Feminism Transcendentalism Fuller Reconstruction Era Nineteenth Century
Abstract:
In the nineteenth century, the Transcendentalist and women’s movements combined to alter the discussion on the politics of womanhood, developing creative space for progressive individuals to actively make change in the expansion of human rights. I argue that Ednah Dow Cheney, a young widow and single mother in the mid-1850s, merged the spirit of Transcendentalism that she inherited from her family and friends and her burgeoning passion for social activism to become a dedicated public servant. In her early years, Cheney was a faithful attendee at the radical sermons of Transcendentalist and Unitarian minister Theodore Parker; at about the same time, she also sat in on the Conversations of Margaret Fuller, author of Woman in the Nineteenth Century and a pioneer in the field of feminist Transcendentalism.
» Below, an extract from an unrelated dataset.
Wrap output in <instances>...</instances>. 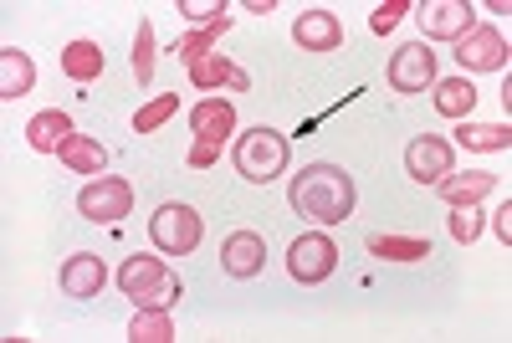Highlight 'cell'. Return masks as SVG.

Later in life, Cheney would resourcefully combine Fuller’s and Parker’s bold ideas to translate them into a sustained life of social activism. Despite the crucial role that Cheney played in running prominent reform organizations, such as the New England Freedmen’s Aid Society (NEFAS) during the Reconstruction era, especially in an environment that was particularly restrictive for women, her story has been left largely overlooked by recent scholarship. Through archival research on the NEFAS and close readings of the texts of Cheney and Fuller, I work to recover Cheney’s sustained life of activism and intellectual growth from its present state of obscurity.